(TEXT)
+-------+
Everything About Product-Market Fit: And Why You’re Probably Confused About It

Many people talk about product-market fit, and how important it is in the early days of a startup. Actually, most people agree that product-market fit is fundamental to a startup’s trajectory.

But it’s amazing how little agreement there is around what “product-market fit” actually means. Most people can more or less agree on how it feels to have product-market fit, but not on what product-market fit really is.

In this article, we’re going to discuss product-market fit: what it means, why it’s important, and most importantly, what’s the right path to take in order to attain it.

The origins of product-market fit

The expression “product-market fit” was, supposedly [1], coined by Andy Rachleff, founder of Betterment, but made famous by Marc Andreessen, founder of Netscape, Opsware, and Andreessen Horowitz, in his The Only Thing that Matters post, where Andreessen discusses why he thinks the quality of the market [2] a startup is attacking is the most important variable in its success equation (the other two legs of the tripod are team and product).

Andreessen says that Product/market fit means being in a good market with a product that can satisfy that market. His definition is kind of recursive because he goes on to define a good market as a market with lots of real potential customers — the market pulls product out of the startup.

Andreessen goes on to talk more about what he means by “pull” when he explains what product-market fit and its absence feel like to a company:

“You can always feel when product/market fit isn’t happening. The customers aren’t quite getting value out of the product, word of mouth isn’t spreading, usage isn’t growing that fast, press reviews are kind of “blah”, the sales cycle takes too long, and lots of deals never close.

And you can always feel product/market fit when it’s happening. The customers are buying the product just as fast as you can make it — or usage is growing just as fast as you can add more servers. Money from customers is piling up in your company checking account. You’re hiring sales and customer support staff as fast as you can. Reporters are calling because they’ve heard about your hot new thing and they want to talk to you about it. You start getting entrepreneur of the year awards from Harvard Business School. Investment bankers are staking out your house. You could eat free for a year at Buck’s.”
+-------+
(RECORDS SHOWN)
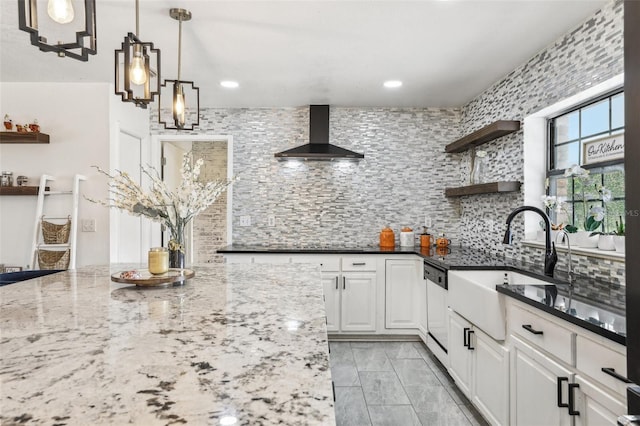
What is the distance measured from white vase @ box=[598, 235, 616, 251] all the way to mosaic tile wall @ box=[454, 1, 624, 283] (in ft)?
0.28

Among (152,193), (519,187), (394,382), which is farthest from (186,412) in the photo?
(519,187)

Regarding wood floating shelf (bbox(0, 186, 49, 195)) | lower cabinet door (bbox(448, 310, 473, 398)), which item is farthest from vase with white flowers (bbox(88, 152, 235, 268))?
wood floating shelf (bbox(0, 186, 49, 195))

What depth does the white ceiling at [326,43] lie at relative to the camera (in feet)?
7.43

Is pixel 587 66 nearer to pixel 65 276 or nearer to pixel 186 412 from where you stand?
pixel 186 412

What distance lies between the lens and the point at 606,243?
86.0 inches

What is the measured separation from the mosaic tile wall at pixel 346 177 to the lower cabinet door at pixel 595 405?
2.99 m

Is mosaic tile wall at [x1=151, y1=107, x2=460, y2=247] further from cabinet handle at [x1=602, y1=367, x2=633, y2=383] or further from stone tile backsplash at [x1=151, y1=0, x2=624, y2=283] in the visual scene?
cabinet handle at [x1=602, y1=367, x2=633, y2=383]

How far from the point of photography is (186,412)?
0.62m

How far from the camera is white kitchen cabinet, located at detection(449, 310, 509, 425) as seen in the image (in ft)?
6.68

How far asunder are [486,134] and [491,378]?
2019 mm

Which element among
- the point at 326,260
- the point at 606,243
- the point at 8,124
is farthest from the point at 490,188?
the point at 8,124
+-------+
(REQUESTS)
a) In the product-market fit article, swap "startup" for "new company" and give the passage from "Everything About Product-Market" to "fit really is." again with that change.
b) Summarize the product-market fit article in two sentences.
c) Write the next part of the product-market fit article, picking up after its last sentence.
The entries aren't needed for any of this work.

(TASK ANSWERS)
a)
Everything About Product-Market Fit: And Why You’re Probably Confused About It

Many people talk about product-market fit, and how important it is in the early days of a new company. Actually, most people agree that product-market fit is fundamental to a new company’s trajectory.

But it’s amazing how little agreement there is around what “product-market fit” actually means. Most people can more or less agree on how it feels to have product-market fit, but not on what product-market fit really is.

b) Most people agree that product-market fit is fundamental to a startup's trajectory, yet there is little agreement on what it actually means, even though people can more or less agree on how it feels. The expression was supposedly coined by Andy Rachleff and made famous by Marc Andreessen, who defined it as being in a good market with a product that can satisfy that market and described how both its presence and its absence feel to a company.

c)
Andreessen says that when a startup is tackling a great market and manages to make a product that solves its need, the market will almost effortlessly pull the product from the startup; the product will almost sell itself, and growth will be so intense that it breaks the organization over and over while it grows to capture the opportunity. It’s almost as if “great” is the product of “big” and “where the product is pulled.”

On the Rachleff/Andreessen definition of product-market fit

Two interesting things about Andreessen’s view of the whole “product-market fit” thing.

First, it’s interesting that he says it’s not enough to have a good solution for a big, rich market: it’s also crucial for the product to be pulled. That means, among other things, that users are prone to getting the problem solved now, but also that they actually do it. There’s a big problem with that, which we’ll discuss later: since “pull” is a lagging indicator, it’s very hard to optimize for it. The company may identify a big market, build something that solves its need, but end up not feeling the pull.

Second, it’s interesting that Andreessen doesn’t mention what happens after users have purchased the product: he doesn’t talk about churn, retention, expansion, or engagement, for that matter. So by Marc Andreessen’s definition, product-market fit is when a startup has built a product that sells a lot and that has the potential to sell a lot more. It’s almost a go-to-market thing.

A better definition, that would better convey what Andreessen and Rachleff were thinking, is product/great market fit, where a great market is, as we’ve seen, defined by its size, by the amount of pain it has, and by the willingness of the market to buy a solution now for that pain.

Anyway, putting two and two together, we get a more complete Rachleff/Andreessen definition:

Product/market fit is when a startup has built a product that can satisfy a market that’s big (has many potential customers) and that easily and intensely buys/uses that product.

What we can conclude from the Rachleff/Andreessen is that the term “product-market fit” is not a very good choice to describe what they meant in the first place. A better term must convey the idea of market “goodness,” since it’s not enough to have a product that fits any market. The market has to be good. A better definition, that would better convey what Andreessen and Rachleff were thinking, is product/great market fit, where a great market is, as we’ve seen, defined by its size, by the amount of pain it has, and by the willingness of the market to buy a solution now for that pain.

Nowadays (the article was originally written in 2007), the term product-market fit has been used in the startup world with many similar but not quite equal meanings.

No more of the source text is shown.